Es un disco que se siente familiar —por supuesto hay banjos— con una instrumentación folk instantáneamente reconocible reforzada por voces crecientes. En ese sentido, se desvía ligeramente de su último trabajo, Delta (2018), con sus interludios electrónicos. En su lugar, Rushmere adopta directamente la herencia folk de la banda.

Para crear Rushmere, Mumford & Sons contaron con el productor Dave Cobb y grabaron en Nashville, Tennessee; Savannah, Georgia; y en el estudio de Mumford en Devon, Reino Unido. Es tanto un retorno al hogar como un ejercicio de ambición. La canción inicial “Malibu” comienza con una percusión atenuada y arpegios de guitarra acústica, planteando la pregunta: ¿este será un disco tranquilo e introspectivo?
La voz de Marcus Mumford entra en juego, luego el piano, las armonías vocales apiladas y finalmente el banjo. La textura de la canción se enriquece cada vez más, y la pregunta se responde sola. Este es el M&S que originalmente impulsó la popularidad de la banda, desde su debut en 2009, Sigh No More, hasta los años que siguieron.

“Todavía tengo miedo/Dije demasiado/O no lo suficiente”, canta Mumford. Marca el tono de un álbum que aborda cuestiones de peso como la verdad, la hipocresía y las mentiras, todo mientras se conecta con las raíces folk de la banda. Aparecen alusiones al cristianismo en el disco, pero Mumford no se detiene demasiado en las metáforas. En su lugar, estas canciones son refrescantemente transparentes.
Toma como ejemplo “Rushmere”, el segundo sencillo del álbum y la canción que le da título. La canción es pura nostalgia, nombrada en honor al estanque londinense donde la banda pasaba el tiempo en sus primeros días, imaginando cómo serían sus futuros. “¿No extrañas/La falta de aliento/La mirada salvaje?”, canta Mumford, reflexionando con la sabiduría que llega con los años. “Vuelve a casa tarde, con la luz de la mañana”.

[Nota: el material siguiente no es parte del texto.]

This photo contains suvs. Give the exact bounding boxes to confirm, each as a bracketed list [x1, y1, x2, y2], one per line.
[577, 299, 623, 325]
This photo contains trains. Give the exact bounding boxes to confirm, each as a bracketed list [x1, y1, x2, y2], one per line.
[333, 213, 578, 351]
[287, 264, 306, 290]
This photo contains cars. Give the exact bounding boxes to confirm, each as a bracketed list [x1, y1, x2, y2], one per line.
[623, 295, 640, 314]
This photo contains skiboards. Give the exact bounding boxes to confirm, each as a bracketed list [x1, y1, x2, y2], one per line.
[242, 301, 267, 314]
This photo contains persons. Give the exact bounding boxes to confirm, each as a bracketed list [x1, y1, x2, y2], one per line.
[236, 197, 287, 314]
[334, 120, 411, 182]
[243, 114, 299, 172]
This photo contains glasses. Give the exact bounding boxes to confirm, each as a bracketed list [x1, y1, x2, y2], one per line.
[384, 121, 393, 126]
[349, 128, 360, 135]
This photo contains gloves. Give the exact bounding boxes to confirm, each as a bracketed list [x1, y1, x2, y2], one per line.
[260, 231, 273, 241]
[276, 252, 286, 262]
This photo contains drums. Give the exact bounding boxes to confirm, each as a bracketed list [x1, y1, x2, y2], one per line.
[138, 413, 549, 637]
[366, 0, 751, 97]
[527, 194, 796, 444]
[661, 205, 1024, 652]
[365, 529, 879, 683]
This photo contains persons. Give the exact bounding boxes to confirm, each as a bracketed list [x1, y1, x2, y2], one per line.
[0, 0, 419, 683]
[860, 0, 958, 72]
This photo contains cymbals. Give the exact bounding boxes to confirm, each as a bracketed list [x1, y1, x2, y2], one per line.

Pero el álbum no es solo una banda intentando reinventar la rueda. Un bajo con tintes de blues y una guitarra eléctrica hacen que “Truth” sea la canción más rockera del disco, y destaca aún más porque sigue a la balada de fingerpicking “Monochrome”.
“Carry On”, la canción de despedida del álbum, contiene tal vez las letras más pesadas y los temas religiosos más explícitos, equilibrados por guitarras brillantes y una percusión suave. Mumford confronta la doctrina de la iglesia sobre el “pecado original” con su potencial hipocresía.
“Preferiría esta oscuridad/A cualquier luz que arrojes/Tú y todo tu pecado original”, canta. “Sigue adelante/Porque no hay maldad en los ojos de un niño”. A lo largo de 10 canciones, Rushmere se siente corto pero completo, un contraste satisfactorio y un bienvenido regreso para los fanáticos de la banda, y para cualquiera abierto a su existencialismo folk.